While pushing from one town to the next and any peril or encounter that may come with the journey is probably the way new players expect the game to go, players and Dungeon Masters with more experience might feel this pace gets repetitive. If you only allow your players to use their combat abilities they miss more than half of who their character is. Compare D&D to video games like the Mass Effect series, most of your characters growth is combat based, while a small portion is for social interaction in these games. D&D on the other hand allows for most of ones abilities and traits to impact how they interact with party members and Non-Player Characters (NPCs).
Part of crafting a great story for the characters to play is creating different ways for this story to play out. If you create multiple paths to your epic conclusion how do they discover these multiple ways? Interact with NPCs! Whether those NPCs are encountered on the road, in a fort, in a city or a plethora of other locations they could hold new information or alternatives that the characters can explore or proceed with.

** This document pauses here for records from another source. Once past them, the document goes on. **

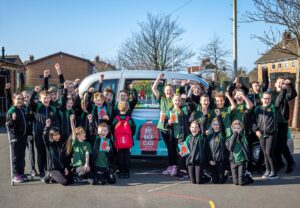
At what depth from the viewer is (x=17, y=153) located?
6434mm

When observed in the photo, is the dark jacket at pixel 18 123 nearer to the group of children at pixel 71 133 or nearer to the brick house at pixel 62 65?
the group of children at pixel 71 133

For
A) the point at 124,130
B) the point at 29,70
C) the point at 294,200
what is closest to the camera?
the point at 294,200

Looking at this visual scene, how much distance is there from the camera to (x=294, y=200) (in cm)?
536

Be prepared for the unexpected when interactions occur. In almost every one of the D&D episodes we have had the players have made a choice that I did not expect. As the DM I don’t mind these moments at all, as a matter of fact, I hope for them. They challenge me to stay creative on the fly and role play a bit more myself from the NPC perspective.
Take this past session, while we did have a number of guests, the story continued. We are playing through the “Tomb of Annihilation” that Wizards of the Coast published last year. When the characters arrive at Camp Vengeance they are supposed to be commanded to either take the injured back to Port Nyanzaru or take a contingent of the Order on a patrol, just as Mara Hill suggested. If they do not they are to be arrested and tried for negligence of duty during a military crisis.

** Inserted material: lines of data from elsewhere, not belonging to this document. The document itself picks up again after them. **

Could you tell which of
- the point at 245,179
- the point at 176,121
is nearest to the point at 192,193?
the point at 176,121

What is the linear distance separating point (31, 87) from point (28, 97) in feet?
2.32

Now, if I had forced the decision in the moment one of those three outcomes may have quickly come into play. Instead I gave them time! The characters then talk out their options, despite not knowing what happens to the entire group if they say no, and come up with a third option: heal all the sick and wounded. This is not what I expected to happen. However, it created good dialogue between the Player Characters as well as some of the NPCs, which made it all the more fun for the players, and myself, and hopefully you the audience!

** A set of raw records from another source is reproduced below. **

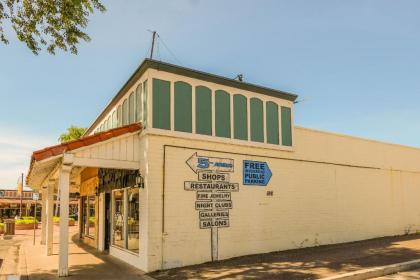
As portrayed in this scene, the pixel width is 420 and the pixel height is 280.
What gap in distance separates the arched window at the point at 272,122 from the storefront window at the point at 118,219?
18.0 ft

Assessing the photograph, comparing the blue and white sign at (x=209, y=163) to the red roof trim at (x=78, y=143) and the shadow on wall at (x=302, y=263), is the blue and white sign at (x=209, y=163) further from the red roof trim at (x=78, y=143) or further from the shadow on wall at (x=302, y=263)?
the shadow on wall at (x=302, y=263)

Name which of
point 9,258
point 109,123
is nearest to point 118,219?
point 109,123

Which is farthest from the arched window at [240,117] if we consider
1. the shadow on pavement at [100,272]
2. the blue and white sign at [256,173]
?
the shadow on pavement at [100,272]

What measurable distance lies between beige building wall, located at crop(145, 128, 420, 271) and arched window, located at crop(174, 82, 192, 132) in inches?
14.8

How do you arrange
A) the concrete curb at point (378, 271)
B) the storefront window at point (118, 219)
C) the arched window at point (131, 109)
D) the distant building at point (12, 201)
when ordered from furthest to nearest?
the distant building at point (12, 201) → the storefront window at point (118, 219) → the arched window at point (131, 109) → the concrete curb at point (378, 271)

Most people I talked to about D&D love it because they love storytelling. Allowing every person at the table to contribute to that story makes it more rich, unexpected and enjoyable for anyone involved whether at the table or spectating. Creativity from the group enhances the game play. So don’t be afraid to sit back and let your players do whatever they want! What’s the worse that could happen? They roll a natural one and fall to their death? I guess that is pretty bad, but then they get to make a new character!
In this session we pick up after the encounter with the Zombie T-rex and an angry Goblin King. While the Crusaders are victorious, Diane appears to be killed and is floating down the river, though Alex and Bryce do not know this. The remaining Crusaders decide to continue with their mission and deliver Undril Silvertusk to Camp Vengeance as asked.
They arrive at the camp shortly after dark, and are suspiciously engaged by Commander Mara Hill, the Camp’s Commanding Officer. After being let through the gate they encounter Wandsa Maxitoff, a Tiefling Sorcerer who is being held captive and her companion Jeska Daughter of Jones a Cloud Dwarf Barbarian (also Amy’s new character). Mara quickly reveals that she has a prejudice against magic wielders and that is why Wandsa has been taken prisoner. They are offered, however, a deal. If they undertake a mission for the Order of the Shield Wandsa will be set free to assist with the mission and let go afterward.
As a sign of goodwill Mara releases Wandsa and has Bryce, Alex, Jeska and Wandsa led back to a relatively luxurious place to spend the night. The Crusaders and their new friends, however do not turn in, they spend their time talking about their options for escape or cooperation. They land on the idea of healing all the sick and wounded to earn the goodwill of the camp. As part of their plan Bryce is sent to distract, or seduce Mara, which he succeeds with at least the former, if not the latter.
We left the Crusaders having healed the camp and disappearing back to their cabin and with a flash to Diane who we find dead on the shores of the Soshenstar, only to have the spirit of Gimpy the Three-legged Berserking Wolf inhabit the corpse, bringing Diane back to life!